Também podem ocorrer alterações intestinais transitórias, como fezes mais amolecidas ou aumento da frequência de evacuações. Em geral, esses sintomas tendem a diminuir com o tempo, conforme o organismo se ajusta ao novo padrão de liberação da bile.

Por outro lado, quem tinha crises de dor por pedras na vesícula ou inflamação crônica costuma notar melhora importante dos sintomas após a operação, com redução do desconforto e maior tolerância alimentar ao longo da recuperação.

Cuidados com a dieta na fase de adaptação

Para reduzir incômodos nos primeiros meses, médicos costumam orientar mudanças simples no dia a dia:

  • reduzir alimentos muito gordurosos;
  • fazer refeições menores e mais frequentes;
  • manter uma alimentação equilibrada e rica em fibras.

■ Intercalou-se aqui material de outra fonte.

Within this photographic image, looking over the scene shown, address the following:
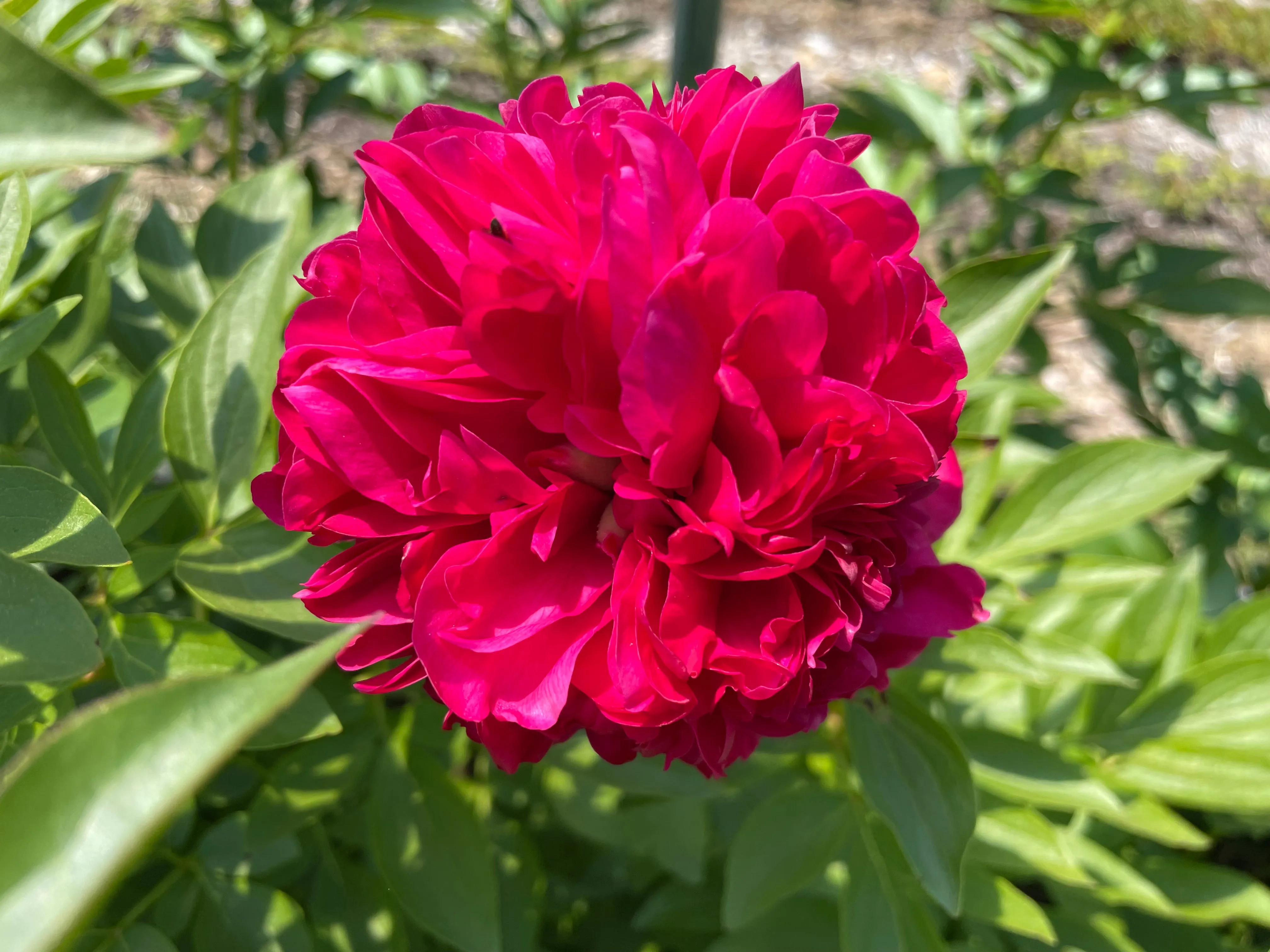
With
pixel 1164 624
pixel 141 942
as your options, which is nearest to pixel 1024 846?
pixel 1164 624

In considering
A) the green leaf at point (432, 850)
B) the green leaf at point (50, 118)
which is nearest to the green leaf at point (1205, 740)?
the green leaf at point (432, 850)

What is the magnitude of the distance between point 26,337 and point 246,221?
0.32 meters

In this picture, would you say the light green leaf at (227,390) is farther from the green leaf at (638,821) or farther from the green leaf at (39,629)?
the green leaf at (638,821)

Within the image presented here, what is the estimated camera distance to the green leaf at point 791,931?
0.95 m

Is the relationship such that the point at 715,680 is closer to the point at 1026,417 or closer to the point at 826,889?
the point at 826,889

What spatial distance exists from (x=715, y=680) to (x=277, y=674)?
1.05 ft

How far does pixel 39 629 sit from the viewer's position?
16.8 inches

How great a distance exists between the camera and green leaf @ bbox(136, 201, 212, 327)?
2.90 feet

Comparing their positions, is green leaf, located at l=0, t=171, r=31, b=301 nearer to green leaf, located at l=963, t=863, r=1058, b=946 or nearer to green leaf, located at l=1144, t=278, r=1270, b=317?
green leaf, located at l=963, t=863, r=1058, b=946

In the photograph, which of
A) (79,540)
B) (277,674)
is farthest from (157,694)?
(79,540)

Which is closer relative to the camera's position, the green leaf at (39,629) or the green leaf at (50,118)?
the green leaf at (50,118)

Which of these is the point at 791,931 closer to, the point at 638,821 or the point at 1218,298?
the point at 638,821

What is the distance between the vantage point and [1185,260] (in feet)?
4.57

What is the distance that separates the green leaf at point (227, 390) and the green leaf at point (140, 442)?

Como é a cirurgia e por que ela é indicada

Atualmente, a técnica mais usada é a colecistectomia laparoscópica, feita com pequenas incisões. De acordo com Alarcon, a abordagem minimamente invasiva tende a favorecer uma recuperação mais rápida e menos dolorosa. “Além de resolver os sintomas, a cirurgia previne complicações graves, como infecções e obstruções dos ductos biliares, que podem colocar a vida em risco”, diz.

Para o especialista, o principal resultado esperado é a melhora da qualidade de vida quando há indicação médica bem definida. “É uma decisão médica que, além de tratar a causa do problema, devolve bem-estar e autonomia ao paciente”, afirma.